Según el expediente judicial, el dinero —depositado tras la venta de un inmueble— desapareció mediante extracciones y transferencias no reconocidas por el titular, quien no utilizaba cajeros automáticos ni banca en línea y operaba exclusivamente en sucursal. El cliente solo detectó el fraude en octubre de 2019, al intentar retirar fondos y encontrar saldo cero. Los peritajes técnicos realizados durante el proceso confirmaron que ninguna de las entidades demandadas contaba con sistemas capaces de detectar cambios bruscos en el patrón operativo del usuario, ni modificaciones en datos personales o canales de contacto, señales que la industria de ciberseguridad financiera identifica como indicadores tempranos de fraude. El banco argumentó que todas las extracciones se realizaron con tarjetas de débito emitidas a nombre del titular y que sus sistemas no registraron alertas. La administradora de pagos, por su parte, sostuvo que su rol se limita a la transmisión de datos y que no mantiene relación contractual con el usuario afectado.
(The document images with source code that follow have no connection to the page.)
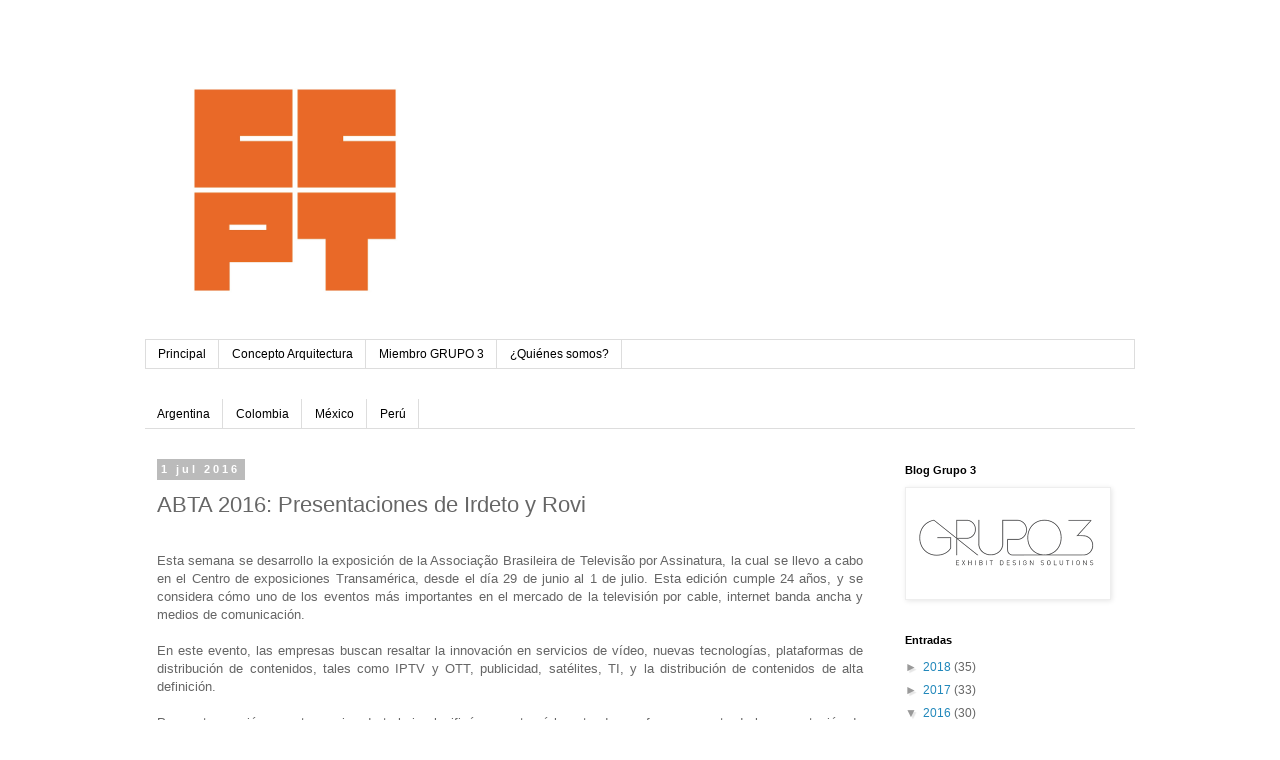

--- FILE ---
content_type: text/plain
request_url: https://www.google-analytics.com/j/collect?v=1&_v=j102&a=1584860518&t=pageview&_s=1&dl=http%3A%2F%2Fconcepto-arq.blogspot.com%2F2016%2F07%2Fabta-2016-irdeto-rovi.html&ul=en-us%40posix&dt=Concepto%3A%20ABTA%202016%3A%20Presentaciones%20de%20Irdeto%20y%20Rovi&sr=1280x720&vp=1280x720&_u=IEBAAEABAAAAACAAI~&jid=1225610919&gjid=1678912998&cid=563499863.1768514051&tid=UA-24154920-1&_gid=1287790405.1768514051&_r=1&_slc=1&z=235429665
body_size: -453
content:
2,cG-VM7PM6C6PV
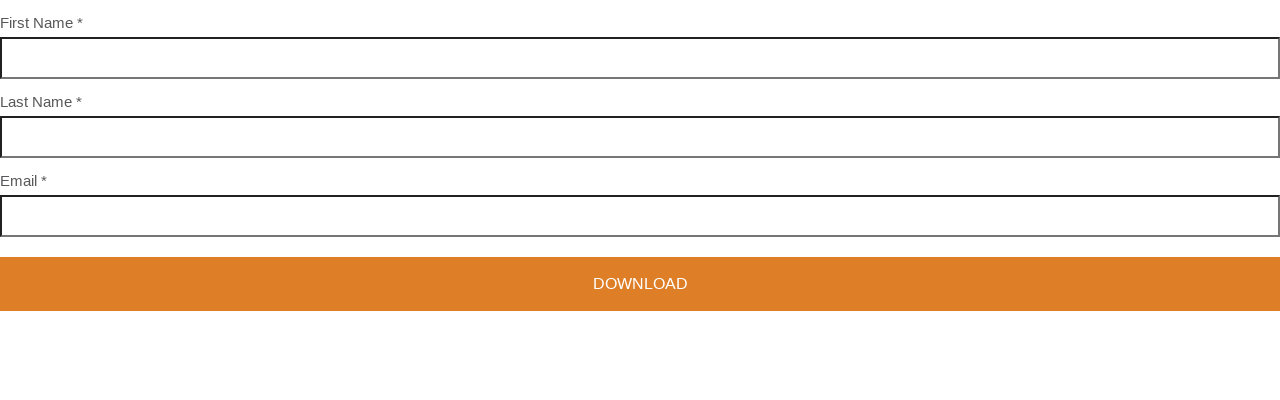

--- FILE ---
content_type: text/html; charset=utf-8
request_url: https://go.principiaconsulting.com/l/413692/2023-03-14/23gmkmt
body_size: 2218
content:
<!DOCTYPE html>
<html>
	<head>
		<base href="http://go.pardot.com" >
		<meta charset="utf-8"/>
		<meta http-equiv="Content-Type" content="text/html; charset=utf-8"/>
		<meta name="description" content=""/>
		<title></title>
		<script src="https://use.typekit.net/dis7yfp.js"></script>
        <script>try{Typekit.load({ async: true });}catch(e){}</script>
		<style type="text/css"> 

*{font-family:"Open Sans", sans-serif!important; font-size:15px; margin:0;overflow: hidden;} 

#pardot-form {
    margin:0;
    padding:0;
    width: 100%;
}

#pardot-form p.required label, #pardot-form span.required label {
    background:none !important; 
    font-weight:normal;
	line-height: 1.4;
}
#pardot-form p {
    margin: 0;
    padding: 0;
}

#pardot-form p.error,#pardot-form p.errors {
	font-size:13px;
	color:red;
	background:transparent;
}

#pardot-form p label {
   display:block;
   float:none;
   width:100%;
   font-size:15px;
   color:#58585A;
   font-weight:normal;
   margin-top: 12px;
   margin-bottom: 4px;
}

#pardot-form label{
	text-align:left;
}

#pardot-form input {
    margin-top: 0px;
    height:42px;
    line-height:42px;
    width:100%;
    box-sizing: border-box;
    background-image: none!important;
    background-size: auto!important;
    background-position: unset!important;
}

#pardot-form textarea.standard {
    height:50px;
    width:100%;
	box-sizing: border-box;
}

#pardot-form p.required label.field-label:after {
    content:"*"; 
    color: #FFFFFF; 
}

#pardot-form p.submit input {
   background-color:#de7e27;
   border:solid 1px #de7e27;
   font-size:16px;
   color:#FFFFFF;
   font-weight:normal;
   padding-top:0px;
   padding-bottom:0px;
   padding-right:25px;
   padding-left:25px;
   text-transform:uppercase;
   -moz-border-radius:0px;
   -webkit-border-radius:0px;
   border-radius:0px;
   cursor: pointer;
   height: 54px;
       -webkit-transition: all .2s ease;
    -moz-transition: all .2s ease;
    transition: all .2s ease;
}
#pardot-form p.submit input:hover{
    background: #e08938;
    border:solid 1px #e08938;
}
#pardot-form p.submit {
float:none;
display: block;
position: relative;
left: 0;
width:100%;
margin:20px 0 0 0;
}
form#pardot-form p span.description{margin-left:0;margin-top: 10px;margin-left:0;font-size: 13px;}
form#pardot-form p span.description a{font-size: 13px;}

 </style>
	<script type="text/javascript" src="https://go.principiaconsulting.com/js/piUtils.js?ver=2021-09-20"></script><script type="text/javascript">
piAId = '414692';
piCId = '193567';
piHostname = 'pi.pardot.com';
if(!window['pi']) { window['pi'] = {}; } pi = window['pi']; if(!pi['tracker']) { pi['tracker'] = {}; } pi.tracker.pi_form = true;
(function() {
	function async_load(){
		var s = document.createElement('script'); s.type = 'text/javascript';
		s.src = ('https:' == document.location.protocol ? 'https://pi' : 'http://cdn') + '.pardot.com/pd.js';
		var c = document.getElementsByTagName('script')[0]; c.parentNode.insertBefore(s, c);
	}
	if(window.attachEvent) { window.attachEvent('onload', async_load); }
	else { window.addEventListener('load', async_load, false); }
})();
</script></head>
	<body>
		<form accept-charset="UTF-8" method="post" action="https://go.principiaconsulting.com/l/413692/2023-03-14/23gmkmt" class="form" id="pardot-form">

<style type="text/css">
form.form p label { color: #000000; float: none; text-align: left; line-height: 1em; width: auto; }
form.form p.submit { margin-left: 5px; }
form.form p.no-label { margin-left: 50px; }
form.form span.value { margin-left: 0px; }
form.form p span.description { margin-left: 0px; }
form.form p.required label, form.form span.required label { background-position: top left; background: none; padding-left: 0px; }
</style>





	
		
		
		
			<p class="form-field pardot-form first_name pd-text required required-custom    ">
				
					<label class="field-label" for="413692_470145pi_413692_470145">First Name *</label>
				
				
				<input type="text" name="413692_470145pi_413692_470145" id="413692_470145pi_413692_470145" value="" class="text" size="30" maxlength="40" onchange="" onfocus="" />
				
			</p>
			<div id="error_for_413692_470145pi_413692_470145" style="display:none"></div>
			
		
			<p class="form-field pardot-form last_name pd-text required required-custom    ">
				
					<label class="field-label" for="413692_470148pi_413692_470148">Last Name *</label>
				
				
				<input type="text" name="413692_470148pi_413692_470148" id="413692_470148pi_413692_470148" value="" class="text" size="30" maxlength="80" onchange="" onfocus="" />
				
			</p>
			<div id="error_for_413692_470148pi_413692_470148" style="display:none"></div>
			
		
			<p class="form-field pardot-form email pd-text required required-custom    ">
				
					<label class="field-label" for="413692_470151pi_413692_470151">Email *</label>
				
				
				<input type="text" name="413692_470151pi_413692_470151" id="413692_470151pi_413692_470151" value="" class="text" size="30" maxlength="255" onchange="" onfocus="" />
				
			</p>
			<div id="error_for_413692_470151pi_413692_470151" style="display:none"></div>
			
		
		
		
	<p style="position:absolute; width:190px; left:-9999px; top: -9999px;visibility:hidden;">
		<label for="pi_extra_field">Comments</label>
		<input type="text" name="pi_extra_field" id="pi_extra_field"/>
	</p>
		
		
		<!-- forces IE5-8 to correctly submit UTF8 content  -->
		<input name="_utf8" type="hidden" value="&#9731;" />
		
		<p class="submit">
			<input type="submit" accesskey="s" value="Download" />
		</p>
	
	


<script type="text/javascript">
//<![CDATA[

	var anchors = document.getElementsByTagName("a");
	for (var i=0; i<anchors.length; i++) {
		var anchor = anchors[i];
		if(anchor.getAttribute("href")&&!anchor.getAttribute("target")) {
			anchor.target = "_top";
		}
	}
		
//]]>
</script>
<input type="hidden" name="hiddenDependentFields" id="hiddenDependentFields" value="" /></form>
<script type="text/javascript">(function(){ pardot.$(document).ready(function(){ (function() {
	var $ = window.pardot.$;
	window.pardot.FormDependencyMap = [];

	$('.form-field-primary input, .form-field-primary select').each(function(index, input) {
		$(input).on('change', window.piAjax.checkForDependentField);
		window.piAjax.checkForDependentField.call(input);
	});
})(); });})();</script>
	</body>
</html>
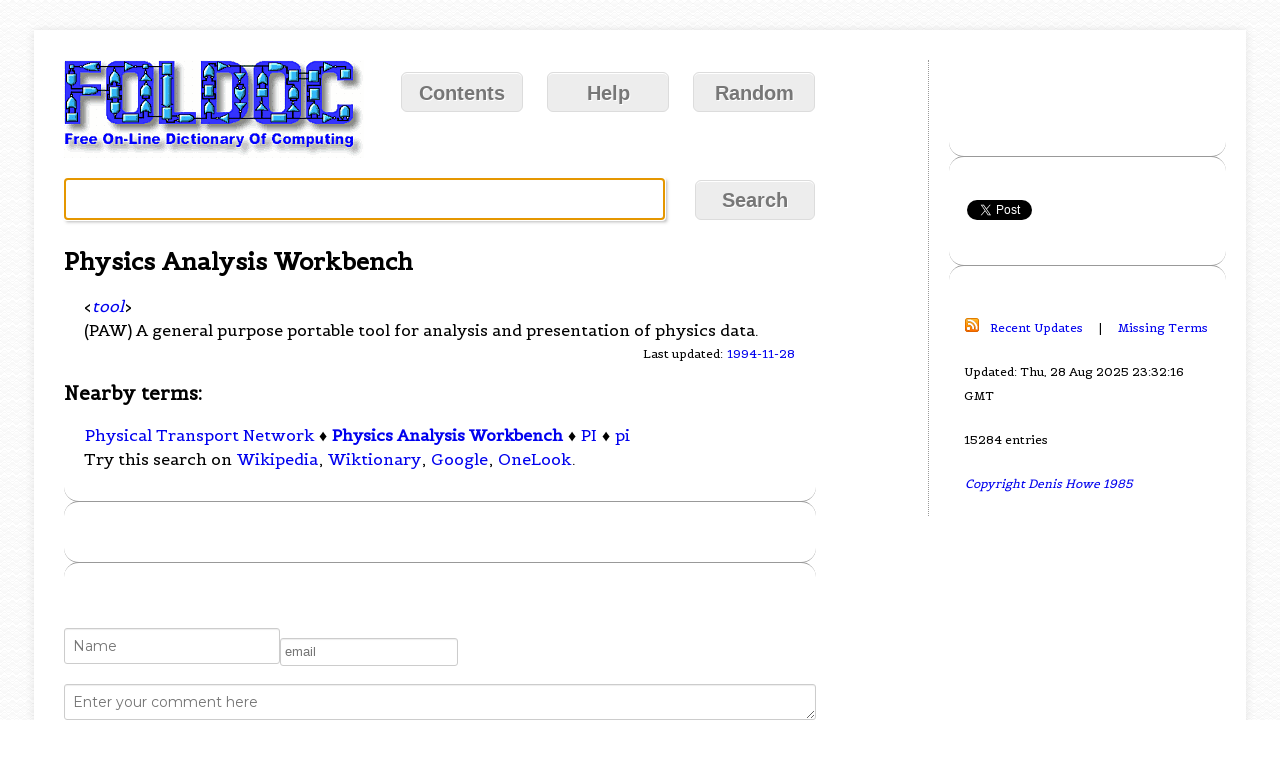

--- FILE ---
content_type: text/html; charset=utf-8
request_url: https://www.google.com/recaptcha/api2/aframe
body_size: 267
content:
<!DOCTYPE HTML><html><head><meta http-equiv="content-type" content="text/html; charset=UTF-8"></head><body><script nonce="tD9rWg81jfqRLLt_LEYafA">/** Anti-fraud and anti-abuse applications only. See google.com/recaptcha */ try{var clients={'sodar':'https://pagead2.googlesyndication.com/pagead/sodar?'};window.addEventListener("message",function(a){try{if(a.source===window.parent){var b=JSON.parse(a.data);var c=clients[b['id']];if(c){var d=document.createElement('img');d.src=c+b['params']+'&rc='+(localStorage.getItem("rc::a")?sessionStorage.getItem("rc::b"):"");window.document.body.appendChild(d);sessionStorage.setItem("rc::e",parseInt(sessionStorage.getItem("rc::e")||0)+1);localStorage.setItem("rc::h",'1768386529057');}}}catch(b){}});window.parent.postMessage("_grecaptcha_ready", "*");}catch(b){}</script></body></html>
El tribunal, no obstante, introdujo un elemento que complejiza el análisis desde la perspectiva regulatoria y de gestión de riesgos: también responsabilizó al cliente por no haber ejercido control sobre sus movimientos durante más de un año ni haber presentado reclamos oportunos. Esta distribución de responsabilidad abre un debate relevante para el sector financiero latinoamericano sobre los límites del deber de diligencia del usuario frente a las obligaciones de seguridad activa que recaen en las instituciones. Para los estrategas del sector, el caso funciona como señal de alerta: en un entorno donde el fraude digital escala en sofisticación, la ausencia de monitoreo transaccional inteligente no es solo un riesgo operativo, sino una exposición legal concreta. Ambas entidades han presentado apelaciones, por lo que el fallo aún no es definitivo, pero el precedente ya circula en los ámbitos jurídico y financiero como referencia sobre los estándares mínimos exigibles en materia de seguridad bancaria. Entorno ha dado seguimiento a este caso como parte de su cobertura sobre litigios financieros y tendencias regulatorias en Argentina.